À une minute de la fin du match, l’équipe de France tenait son billet pour la World Cup. Mais elle a failli, cédant sur une frappe d’anthologie de Kostadinov. Un but synonyme d’élimination, mais surtout d’une immense remise en question pour le foot hexagonal.

France 1-2 Bulgarie

Buts : Cantona (32e) pour la France // Kostadinov (39e et 90e+1)

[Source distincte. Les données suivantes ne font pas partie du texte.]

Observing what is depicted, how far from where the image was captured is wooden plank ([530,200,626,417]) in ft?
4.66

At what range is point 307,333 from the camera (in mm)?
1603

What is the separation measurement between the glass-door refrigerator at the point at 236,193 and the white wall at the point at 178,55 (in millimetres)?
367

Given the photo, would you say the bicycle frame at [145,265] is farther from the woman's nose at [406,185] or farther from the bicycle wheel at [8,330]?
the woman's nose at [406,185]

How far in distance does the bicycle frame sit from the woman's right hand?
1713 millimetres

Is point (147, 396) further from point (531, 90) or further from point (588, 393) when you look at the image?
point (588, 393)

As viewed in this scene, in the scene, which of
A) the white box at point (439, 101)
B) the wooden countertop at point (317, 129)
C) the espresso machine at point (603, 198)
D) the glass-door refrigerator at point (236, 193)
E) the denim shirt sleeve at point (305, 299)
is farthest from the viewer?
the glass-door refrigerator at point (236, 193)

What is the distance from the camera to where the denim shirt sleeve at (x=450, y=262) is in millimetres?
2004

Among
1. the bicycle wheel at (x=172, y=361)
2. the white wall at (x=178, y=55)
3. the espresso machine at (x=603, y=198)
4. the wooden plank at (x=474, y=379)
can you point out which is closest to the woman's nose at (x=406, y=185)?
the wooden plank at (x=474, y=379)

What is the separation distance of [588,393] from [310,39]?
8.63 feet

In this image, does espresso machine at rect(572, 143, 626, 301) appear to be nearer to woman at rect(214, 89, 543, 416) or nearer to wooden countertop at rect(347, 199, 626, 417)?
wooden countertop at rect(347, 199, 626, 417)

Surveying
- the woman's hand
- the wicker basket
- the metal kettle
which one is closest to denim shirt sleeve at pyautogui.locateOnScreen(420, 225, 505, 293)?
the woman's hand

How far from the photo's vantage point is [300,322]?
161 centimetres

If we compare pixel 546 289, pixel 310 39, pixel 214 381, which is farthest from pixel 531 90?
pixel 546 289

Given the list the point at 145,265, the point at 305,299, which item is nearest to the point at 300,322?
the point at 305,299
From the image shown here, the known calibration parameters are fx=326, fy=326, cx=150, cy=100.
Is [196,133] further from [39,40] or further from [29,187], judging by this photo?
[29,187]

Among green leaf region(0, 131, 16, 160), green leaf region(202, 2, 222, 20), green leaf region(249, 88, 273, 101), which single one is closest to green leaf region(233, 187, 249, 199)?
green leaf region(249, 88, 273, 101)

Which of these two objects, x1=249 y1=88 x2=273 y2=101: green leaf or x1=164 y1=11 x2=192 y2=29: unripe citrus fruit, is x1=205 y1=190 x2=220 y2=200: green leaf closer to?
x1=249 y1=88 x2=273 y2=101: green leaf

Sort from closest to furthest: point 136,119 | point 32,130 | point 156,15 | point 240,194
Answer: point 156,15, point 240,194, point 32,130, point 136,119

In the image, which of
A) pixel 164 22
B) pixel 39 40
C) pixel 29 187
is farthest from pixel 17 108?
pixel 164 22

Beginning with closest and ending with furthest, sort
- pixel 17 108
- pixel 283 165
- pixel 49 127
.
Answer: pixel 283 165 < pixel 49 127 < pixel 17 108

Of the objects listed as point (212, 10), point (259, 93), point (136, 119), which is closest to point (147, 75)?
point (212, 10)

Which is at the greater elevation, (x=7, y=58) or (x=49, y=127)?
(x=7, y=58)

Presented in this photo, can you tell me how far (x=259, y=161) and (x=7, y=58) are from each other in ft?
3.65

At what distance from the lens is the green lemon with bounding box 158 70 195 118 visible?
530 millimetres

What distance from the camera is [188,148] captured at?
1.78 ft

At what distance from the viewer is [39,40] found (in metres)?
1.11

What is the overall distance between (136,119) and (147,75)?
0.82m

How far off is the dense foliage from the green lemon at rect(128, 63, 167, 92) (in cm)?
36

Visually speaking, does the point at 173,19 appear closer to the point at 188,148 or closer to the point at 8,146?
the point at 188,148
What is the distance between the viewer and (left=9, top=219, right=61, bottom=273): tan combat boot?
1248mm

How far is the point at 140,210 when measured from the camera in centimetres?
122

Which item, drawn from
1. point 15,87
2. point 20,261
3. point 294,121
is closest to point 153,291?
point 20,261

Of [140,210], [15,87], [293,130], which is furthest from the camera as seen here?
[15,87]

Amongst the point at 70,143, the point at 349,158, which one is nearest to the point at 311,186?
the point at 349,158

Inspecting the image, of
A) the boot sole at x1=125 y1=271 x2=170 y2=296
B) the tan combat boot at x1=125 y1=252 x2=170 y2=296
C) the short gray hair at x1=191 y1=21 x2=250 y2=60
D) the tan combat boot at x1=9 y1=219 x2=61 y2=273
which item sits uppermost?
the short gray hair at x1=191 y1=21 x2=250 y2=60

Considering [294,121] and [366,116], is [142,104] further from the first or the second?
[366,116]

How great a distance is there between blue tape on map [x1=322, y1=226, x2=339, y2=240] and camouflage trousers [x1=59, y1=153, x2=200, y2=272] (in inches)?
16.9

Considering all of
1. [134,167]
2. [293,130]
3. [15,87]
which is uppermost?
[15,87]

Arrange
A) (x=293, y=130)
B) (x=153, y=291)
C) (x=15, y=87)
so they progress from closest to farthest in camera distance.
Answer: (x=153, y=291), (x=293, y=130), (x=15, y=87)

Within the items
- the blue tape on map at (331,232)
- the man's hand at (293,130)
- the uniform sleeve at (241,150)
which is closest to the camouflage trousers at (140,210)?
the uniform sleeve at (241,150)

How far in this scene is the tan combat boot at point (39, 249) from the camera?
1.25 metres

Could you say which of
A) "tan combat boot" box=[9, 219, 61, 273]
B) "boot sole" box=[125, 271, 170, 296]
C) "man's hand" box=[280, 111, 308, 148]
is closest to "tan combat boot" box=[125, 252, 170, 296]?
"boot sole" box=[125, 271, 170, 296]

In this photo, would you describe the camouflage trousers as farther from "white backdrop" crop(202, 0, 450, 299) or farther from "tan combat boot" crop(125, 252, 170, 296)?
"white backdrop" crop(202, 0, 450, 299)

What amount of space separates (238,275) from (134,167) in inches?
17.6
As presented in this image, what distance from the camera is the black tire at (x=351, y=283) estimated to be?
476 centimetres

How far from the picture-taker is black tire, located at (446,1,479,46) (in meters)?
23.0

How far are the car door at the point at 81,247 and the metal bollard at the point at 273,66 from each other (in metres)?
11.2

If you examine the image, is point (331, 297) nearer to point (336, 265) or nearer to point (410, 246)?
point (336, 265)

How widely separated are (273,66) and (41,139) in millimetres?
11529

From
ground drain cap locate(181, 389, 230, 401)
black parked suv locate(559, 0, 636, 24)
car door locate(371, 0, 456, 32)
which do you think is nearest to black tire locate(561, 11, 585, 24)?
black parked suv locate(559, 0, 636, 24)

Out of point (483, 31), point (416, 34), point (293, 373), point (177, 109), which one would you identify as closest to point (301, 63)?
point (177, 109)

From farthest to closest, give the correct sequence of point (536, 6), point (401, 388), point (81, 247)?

Les Bleus ne verront pas l’Amérique. Et à vrai dire, tout le monde le craignait depuis un mois. Ou plutôt, le sentait venir. En premier lieu le speaker du Parc des Princes. Le 13 octobre, il avait rythmé l’avant-match face à Israël en balançant le célèbre tube de Joe Dassin, L’Amérique, via sa sono. Comment les Bleus, en tête de leur groupe à deux journées de la fin, pouvaient-ils manquer le rendez-vous de la prochaine Coupe du monde avec deux rencontres à domicile à disputer ? Cette fois-ci, le speaker s’est ravisé. Et il a bien fait. Parce que ces joueurs-là ne méritaient pas d’aller aux USA. Et ce, alors que les clubs français sur la scène européenne n’ont jamais semblé aussi forts. Dire qu’un match nul suffisait. Dire que les hommes de Gérard Houllier avaient ouvert le score. Dire que le résultat était acté jusqu’à deux secondes de la fin du temps réglementaire… En arrachant cette qualification inespérée pour la grand-messe du foot mondial, les coéquipiers de Stoitchkov ont gagné le droit, ce soir, de faire le tour des cabarets de la capitale jusqu’au petit matin tant leur situation semblait désespérée il y a cinq semaines.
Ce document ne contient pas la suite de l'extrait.